**PROBLEM:** All lines from the line containing "Which is farther" up to and including the last line of the listing below should be echoed exactly; no other lines belong in the response.

**Collected data entries:**
- - - - - - -

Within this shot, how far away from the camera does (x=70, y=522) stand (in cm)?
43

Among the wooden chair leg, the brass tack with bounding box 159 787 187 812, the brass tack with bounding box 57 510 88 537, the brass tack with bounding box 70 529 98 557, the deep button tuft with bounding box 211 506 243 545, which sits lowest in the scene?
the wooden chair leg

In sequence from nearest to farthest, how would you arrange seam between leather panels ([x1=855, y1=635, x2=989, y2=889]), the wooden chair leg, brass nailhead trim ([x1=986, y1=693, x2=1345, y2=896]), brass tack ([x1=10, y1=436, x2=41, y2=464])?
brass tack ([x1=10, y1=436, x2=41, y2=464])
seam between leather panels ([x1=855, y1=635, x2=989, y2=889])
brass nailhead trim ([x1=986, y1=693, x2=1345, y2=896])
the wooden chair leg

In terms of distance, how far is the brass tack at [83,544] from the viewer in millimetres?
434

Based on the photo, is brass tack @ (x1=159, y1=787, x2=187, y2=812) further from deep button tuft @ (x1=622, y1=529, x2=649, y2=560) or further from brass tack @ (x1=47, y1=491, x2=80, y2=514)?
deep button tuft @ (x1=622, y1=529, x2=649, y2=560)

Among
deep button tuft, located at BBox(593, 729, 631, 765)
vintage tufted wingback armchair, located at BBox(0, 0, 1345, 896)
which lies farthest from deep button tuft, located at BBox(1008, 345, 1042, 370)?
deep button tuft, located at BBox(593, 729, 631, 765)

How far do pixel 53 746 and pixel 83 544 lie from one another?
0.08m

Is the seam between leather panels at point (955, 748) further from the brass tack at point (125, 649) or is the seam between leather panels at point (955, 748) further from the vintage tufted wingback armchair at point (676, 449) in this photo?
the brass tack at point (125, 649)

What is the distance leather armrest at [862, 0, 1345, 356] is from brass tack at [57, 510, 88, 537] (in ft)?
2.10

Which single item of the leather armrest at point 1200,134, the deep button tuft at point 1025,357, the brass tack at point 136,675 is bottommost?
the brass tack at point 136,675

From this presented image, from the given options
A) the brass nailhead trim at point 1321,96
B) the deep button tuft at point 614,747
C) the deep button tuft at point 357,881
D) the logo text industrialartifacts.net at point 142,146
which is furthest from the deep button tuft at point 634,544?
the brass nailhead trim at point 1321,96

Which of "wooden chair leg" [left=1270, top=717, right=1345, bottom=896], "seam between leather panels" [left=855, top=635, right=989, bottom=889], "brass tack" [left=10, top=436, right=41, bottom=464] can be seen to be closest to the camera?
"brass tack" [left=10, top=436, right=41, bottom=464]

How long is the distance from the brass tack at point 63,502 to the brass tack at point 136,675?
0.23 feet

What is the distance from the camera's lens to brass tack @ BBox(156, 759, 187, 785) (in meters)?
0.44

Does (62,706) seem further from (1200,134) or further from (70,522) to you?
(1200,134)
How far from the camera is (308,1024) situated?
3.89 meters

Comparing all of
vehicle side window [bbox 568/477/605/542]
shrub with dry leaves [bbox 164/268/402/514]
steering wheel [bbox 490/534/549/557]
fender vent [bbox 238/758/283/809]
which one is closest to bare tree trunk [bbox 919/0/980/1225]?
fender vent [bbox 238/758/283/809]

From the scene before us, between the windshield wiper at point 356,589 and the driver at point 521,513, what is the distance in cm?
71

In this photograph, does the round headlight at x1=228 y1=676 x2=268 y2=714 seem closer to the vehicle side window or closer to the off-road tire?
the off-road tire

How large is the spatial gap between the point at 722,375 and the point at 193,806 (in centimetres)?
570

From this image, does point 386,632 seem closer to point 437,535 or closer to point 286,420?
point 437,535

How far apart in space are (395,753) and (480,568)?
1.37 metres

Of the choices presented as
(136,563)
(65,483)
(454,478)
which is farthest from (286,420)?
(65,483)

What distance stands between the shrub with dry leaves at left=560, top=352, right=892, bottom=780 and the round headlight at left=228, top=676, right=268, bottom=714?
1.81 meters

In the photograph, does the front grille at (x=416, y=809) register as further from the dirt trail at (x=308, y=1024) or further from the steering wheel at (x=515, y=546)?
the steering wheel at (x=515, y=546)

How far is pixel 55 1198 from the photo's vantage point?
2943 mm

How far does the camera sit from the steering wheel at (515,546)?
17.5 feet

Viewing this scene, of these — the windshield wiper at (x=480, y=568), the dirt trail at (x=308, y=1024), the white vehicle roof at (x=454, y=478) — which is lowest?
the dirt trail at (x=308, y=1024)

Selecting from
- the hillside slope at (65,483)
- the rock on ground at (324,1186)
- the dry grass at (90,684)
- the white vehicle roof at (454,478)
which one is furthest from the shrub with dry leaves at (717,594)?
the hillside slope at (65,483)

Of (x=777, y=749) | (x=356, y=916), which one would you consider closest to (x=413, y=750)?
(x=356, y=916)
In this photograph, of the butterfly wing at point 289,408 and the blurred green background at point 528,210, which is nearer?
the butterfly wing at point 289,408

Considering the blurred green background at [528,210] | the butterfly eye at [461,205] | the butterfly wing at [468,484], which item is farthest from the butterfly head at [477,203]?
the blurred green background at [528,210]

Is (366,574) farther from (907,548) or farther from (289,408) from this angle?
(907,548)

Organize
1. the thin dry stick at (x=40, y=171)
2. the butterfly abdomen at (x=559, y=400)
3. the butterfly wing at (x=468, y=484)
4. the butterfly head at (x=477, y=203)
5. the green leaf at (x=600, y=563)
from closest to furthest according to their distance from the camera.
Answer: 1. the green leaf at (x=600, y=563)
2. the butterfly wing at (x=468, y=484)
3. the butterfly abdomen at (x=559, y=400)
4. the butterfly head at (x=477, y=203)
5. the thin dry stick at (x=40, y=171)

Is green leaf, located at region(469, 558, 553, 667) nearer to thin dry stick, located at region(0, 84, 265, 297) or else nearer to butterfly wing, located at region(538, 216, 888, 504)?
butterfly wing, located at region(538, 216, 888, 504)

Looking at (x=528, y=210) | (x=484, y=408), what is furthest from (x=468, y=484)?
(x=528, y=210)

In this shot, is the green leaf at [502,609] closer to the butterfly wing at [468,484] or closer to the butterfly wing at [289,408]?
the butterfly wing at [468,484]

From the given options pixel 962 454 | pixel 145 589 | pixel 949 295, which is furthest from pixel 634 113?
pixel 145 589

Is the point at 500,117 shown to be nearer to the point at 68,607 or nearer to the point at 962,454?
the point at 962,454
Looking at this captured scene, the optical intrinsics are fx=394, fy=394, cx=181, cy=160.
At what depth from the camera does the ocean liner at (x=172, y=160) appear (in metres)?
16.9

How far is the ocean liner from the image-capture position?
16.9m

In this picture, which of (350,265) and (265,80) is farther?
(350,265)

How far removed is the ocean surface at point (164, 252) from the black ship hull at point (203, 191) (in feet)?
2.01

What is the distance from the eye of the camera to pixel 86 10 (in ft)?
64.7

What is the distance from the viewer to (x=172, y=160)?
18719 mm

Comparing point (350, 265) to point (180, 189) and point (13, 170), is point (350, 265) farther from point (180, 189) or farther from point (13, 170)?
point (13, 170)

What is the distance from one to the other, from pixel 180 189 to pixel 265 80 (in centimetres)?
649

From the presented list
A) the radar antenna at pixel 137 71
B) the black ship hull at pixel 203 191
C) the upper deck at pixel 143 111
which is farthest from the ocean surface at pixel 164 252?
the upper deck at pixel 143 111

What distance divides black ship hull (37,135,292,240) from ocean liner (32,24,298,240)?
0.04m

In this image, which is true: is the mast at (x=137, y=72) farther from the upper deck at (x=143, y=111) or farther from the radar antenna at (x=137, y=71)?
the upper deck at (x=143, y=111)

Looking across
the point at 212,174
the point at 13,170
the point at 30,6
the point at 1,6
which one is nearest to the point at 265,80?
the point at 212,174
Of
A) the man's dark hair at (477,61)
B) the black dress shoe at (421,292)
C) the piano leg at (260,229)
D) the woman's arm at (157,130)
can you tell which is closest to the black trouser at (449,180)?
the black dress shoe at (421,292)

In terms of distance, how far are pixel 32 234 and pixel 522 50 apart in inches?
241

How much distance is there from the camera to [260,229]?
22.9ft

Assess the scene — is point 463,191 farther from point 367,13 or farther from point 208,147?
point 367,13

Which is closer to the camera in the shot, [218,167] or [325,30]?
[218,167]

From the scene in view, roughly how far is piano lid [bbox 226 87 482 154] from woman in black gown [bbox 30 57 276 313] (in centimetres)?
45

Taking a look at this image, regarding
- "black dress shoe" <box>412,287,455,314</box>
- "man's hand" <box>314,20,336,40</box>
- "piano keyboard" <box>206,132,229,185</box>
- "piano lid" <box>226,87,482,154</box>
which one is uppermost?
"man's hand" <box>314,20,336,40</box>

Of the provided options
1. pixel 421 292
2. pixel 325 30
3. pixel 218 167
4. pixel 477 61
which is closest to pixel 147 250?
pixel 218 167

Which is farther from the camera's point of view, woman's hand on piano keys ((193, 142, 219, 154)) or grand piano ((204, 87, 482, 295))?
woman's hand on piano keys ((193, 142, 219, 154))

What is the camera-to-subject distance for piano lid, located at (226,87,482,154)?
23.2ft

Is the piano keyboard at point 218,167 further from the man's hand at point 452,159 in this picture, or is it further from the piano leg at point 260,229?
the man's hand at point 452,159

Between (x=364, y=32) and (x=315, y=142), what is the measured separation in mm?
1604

- - - - - - -

**RIGHT ANSWER:**
Which is farther from the camera's point of view, woman's hand on piano keys ((193, 142, 219, 154)) or grand piano ((204, 87, 482, 295))?
woman's hand on piano keys ((193, 142, 219, 154))

What is the camera-to-subject distance for piano lid, located at (226,87,482,154)?
23.2ft

Is the piano keyboard at point 218,167 further from the man's hand at point 452,159 in this picture, or is it further from the piano leg at point 260,229?
the man's hand at point 452,159

Between (x=364, y=32) and (x=315, y=142), what is the measured separation in mm?
1604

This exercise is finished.